May 17, 2012

Autism study focuses on young adults’ sleep issues

Autism study focuses on young adults’ sleep issues

Sleep difficulties affect as many as three-fourths of all children with autism spectrum disorders (ASD), but very little research has been conducted to help older children and their families sleep better through the night.

Previous research has focused on younger children, said Vanderbilt’s Suzanne Goldman, Ph.D., MSN, assistant professor of Neurology and Kennedy Center Investigator. Her new three-year study looking at young adults, funded by Autism Speaks, is the first of its kind.

“We are learning a great deal about the prevalence and types of sleep problems in younger children, but there is limited knowledge about sleep problems in adolescents and young adults with autism,” Goldman said.

“Adolescence and young adulthood is such a critical time for individuals from so many perspectives — education, relationships, transitioning into the workforce. We want them to be functioning at their best, especially if they are struggling with a disability such as autism. Sleeping better can help them do that.”

Goldman, the study’s principal investigator, said sleep issues can influence the course and severity of the disorder, while having a direct impact on quality of life and medical co-morbidities.

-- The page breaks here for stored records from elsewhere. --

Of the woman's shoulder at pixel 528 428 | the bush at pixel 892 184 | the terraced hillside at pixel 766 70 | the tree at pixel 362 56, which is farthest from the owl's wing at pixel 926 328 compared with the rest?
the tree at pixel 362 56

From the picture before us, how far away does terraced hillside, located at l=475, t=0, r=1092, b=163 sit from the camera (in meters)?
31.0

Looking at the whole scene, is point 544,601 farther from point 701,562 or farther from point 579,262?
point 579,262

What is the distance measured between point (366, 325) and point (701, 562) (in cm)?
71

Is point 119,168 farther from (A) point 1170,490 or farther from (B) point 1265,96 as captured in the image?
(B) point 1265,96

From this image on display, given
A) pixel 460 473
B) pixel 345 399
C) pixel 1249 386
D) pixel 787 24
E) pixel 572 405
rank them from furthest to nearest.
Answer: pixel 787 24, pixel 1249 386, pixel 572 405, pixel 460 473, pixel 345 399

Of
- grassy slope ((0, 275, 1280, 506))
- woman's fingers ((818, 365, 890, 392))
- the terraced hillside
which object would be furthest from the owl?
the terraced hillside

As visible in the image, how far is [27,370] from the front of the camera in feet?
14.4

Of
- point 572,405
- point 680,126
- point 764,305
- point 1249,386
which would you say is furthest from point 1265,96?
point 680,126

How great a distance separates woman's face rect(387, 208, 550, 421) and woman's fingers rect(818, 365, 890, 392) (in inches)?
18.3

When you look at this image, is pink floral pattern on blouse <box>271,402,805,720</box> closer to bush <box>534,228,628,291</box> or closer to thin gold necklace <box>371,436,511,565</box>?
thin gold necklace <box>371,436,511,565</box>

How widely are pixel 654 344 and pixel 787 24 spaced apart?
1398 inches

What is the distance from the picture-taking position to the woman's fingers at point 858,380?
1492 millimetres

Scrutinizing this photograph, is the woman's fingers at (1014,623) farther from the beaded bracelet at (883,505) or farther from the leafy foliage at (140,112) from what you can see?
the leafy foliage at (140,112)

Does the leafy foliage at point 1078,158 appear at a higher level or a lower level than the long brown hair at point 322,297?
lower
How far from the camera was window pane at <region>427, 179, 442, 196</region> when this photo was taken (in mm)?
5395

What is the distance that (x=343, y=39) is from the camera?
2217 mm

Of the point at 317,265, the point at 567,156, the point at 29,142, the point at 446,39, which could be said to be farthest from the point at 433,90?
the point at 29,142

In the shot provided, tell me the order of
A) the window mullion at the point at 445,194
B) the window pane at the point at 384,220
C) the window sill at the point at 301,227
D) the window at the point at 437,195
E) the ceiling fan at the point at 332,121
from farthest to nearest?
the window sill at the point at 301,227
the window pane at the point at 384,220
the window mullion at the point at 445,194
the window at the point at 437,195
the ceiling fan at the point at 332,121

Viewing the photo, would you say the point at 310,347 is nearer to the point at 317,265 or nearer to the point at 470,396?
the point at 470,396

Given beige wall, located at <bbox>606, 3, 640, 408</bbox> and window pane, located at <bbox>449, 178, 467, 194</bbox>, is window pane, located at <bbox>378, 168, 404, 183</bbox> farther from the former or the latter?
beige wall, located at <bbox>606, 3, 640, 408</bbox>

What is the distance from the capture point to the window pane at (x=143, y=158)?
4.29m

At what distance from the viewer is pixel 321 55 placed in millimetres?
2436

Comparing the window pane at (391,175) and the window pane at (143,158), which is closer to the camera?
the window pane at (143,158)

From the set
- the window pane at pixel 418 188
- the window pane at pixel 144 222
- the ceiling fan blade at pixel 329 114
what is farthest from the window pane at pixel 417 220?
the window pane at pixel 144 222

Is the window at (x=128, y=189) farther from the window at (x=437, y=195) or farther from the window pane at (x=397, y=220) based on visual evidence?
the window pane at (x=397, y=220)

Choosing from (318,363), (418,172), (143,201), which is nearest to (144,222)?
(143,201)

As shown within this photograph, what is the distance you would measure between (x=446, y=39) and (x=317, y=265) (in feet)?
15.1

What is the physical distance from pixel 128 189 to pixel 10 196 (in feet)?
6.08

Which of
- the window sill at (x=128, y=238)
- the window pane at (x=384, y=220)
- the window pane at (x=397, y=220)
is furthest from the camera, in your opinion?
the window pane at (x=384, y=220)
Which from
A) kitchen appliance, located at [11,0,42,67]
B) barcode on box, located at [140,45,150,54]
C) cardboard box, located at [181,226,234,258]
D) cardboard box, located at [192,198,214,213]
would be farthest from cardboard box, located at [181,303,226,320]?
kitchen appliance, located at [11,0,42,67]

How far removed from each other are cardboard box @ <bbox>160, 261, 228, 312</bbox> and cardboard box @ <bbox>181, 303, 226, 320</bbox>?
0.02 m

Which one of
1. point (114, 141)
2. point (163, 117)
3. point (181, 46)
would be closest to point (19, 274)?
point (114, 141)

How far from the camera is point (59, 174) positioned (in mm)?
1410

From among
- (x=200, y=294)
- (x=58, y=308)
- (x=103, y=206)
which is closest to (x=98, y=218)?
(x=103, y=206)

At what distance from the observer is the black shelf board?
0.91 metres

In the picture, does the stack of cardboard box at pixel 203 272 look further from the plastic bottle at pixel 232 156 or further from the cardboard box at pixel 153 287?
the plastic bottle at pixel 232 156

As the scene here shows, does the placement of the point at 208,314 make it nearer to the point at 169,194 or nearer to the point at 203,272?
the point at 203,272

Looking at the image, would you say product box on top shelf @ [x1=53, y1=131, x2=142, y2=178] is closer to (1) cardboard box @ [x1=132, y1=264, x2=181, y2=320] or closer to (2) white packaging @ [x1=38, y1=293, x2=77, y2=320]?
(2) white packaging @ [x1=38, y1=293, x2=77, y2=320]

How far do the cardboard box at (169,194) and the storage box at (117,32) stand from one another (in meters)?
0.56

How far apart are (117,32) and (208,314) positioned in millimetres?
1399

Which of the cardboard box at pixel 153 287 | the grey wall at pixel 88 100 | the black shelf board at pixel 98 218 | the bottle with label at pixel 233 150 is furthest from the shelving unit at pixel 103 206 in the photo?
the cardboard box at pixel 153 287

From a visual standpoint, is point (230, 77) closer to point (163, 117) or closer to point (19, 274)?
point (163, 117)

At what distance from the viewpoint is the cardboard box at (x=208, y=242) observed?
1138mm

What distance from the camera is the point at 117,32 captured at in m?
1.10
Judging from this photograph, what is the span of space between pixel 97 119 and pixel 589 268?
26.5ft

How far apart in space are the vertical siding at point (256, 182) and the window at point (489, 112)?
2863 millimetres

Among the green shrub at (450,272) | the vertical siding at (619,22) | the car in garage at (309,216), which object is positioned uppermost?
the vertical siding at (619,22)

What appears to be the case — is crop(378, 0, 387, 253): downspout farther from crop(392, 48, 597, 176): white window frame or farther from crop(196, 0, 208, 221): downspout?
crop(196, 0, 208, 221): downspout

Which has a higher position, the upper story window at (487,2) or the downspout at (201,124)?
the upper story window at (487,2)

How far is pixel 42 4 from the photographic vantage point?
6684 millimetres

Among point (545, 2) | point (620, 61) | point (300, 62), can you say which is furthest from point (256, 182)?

The entire family can also be affected.

“There is a definite impact on the family when the child has sleep problems,” she said. “The literature supports the disruption and we have shown associations with maternal stress.”

The study, for those ages 11- 21, will enroll 48 adolescents and young adults with autism and 24 age-matched controls of typical development, with a goal of defining the phenotype of sleep and behavior in adolescents and young adults with autism.

Goldman’s collaborators are Rachel Hundley, Ph.D., assistant professor of Pediatrics, Lily Wang, Ph.D., assistant professor of Biostatistics, and Beth Malow, M.D., professor of Neurology and Pediatrics and Burry Chair in Childhood Cognitive Development.

Characterizing the causes of sleep disturbances across the age span holds promise for improving the quality of life, health, and daytime function for adolescents and young adults with ASD.

The study will use in-home wrist actigraphy to measure the naturalistic sleep-wake cycle and will determine the prevalence of delayed sleep phase as related to circadian function.

“We know in adolescents of typical development that they tend to have more of a delayed sleep phase — that’s where they go to bed later, like early mornings, and wake up in the afternoon,” Goldman said.

“But we don’t know if we are going to see that in adolescents with autism.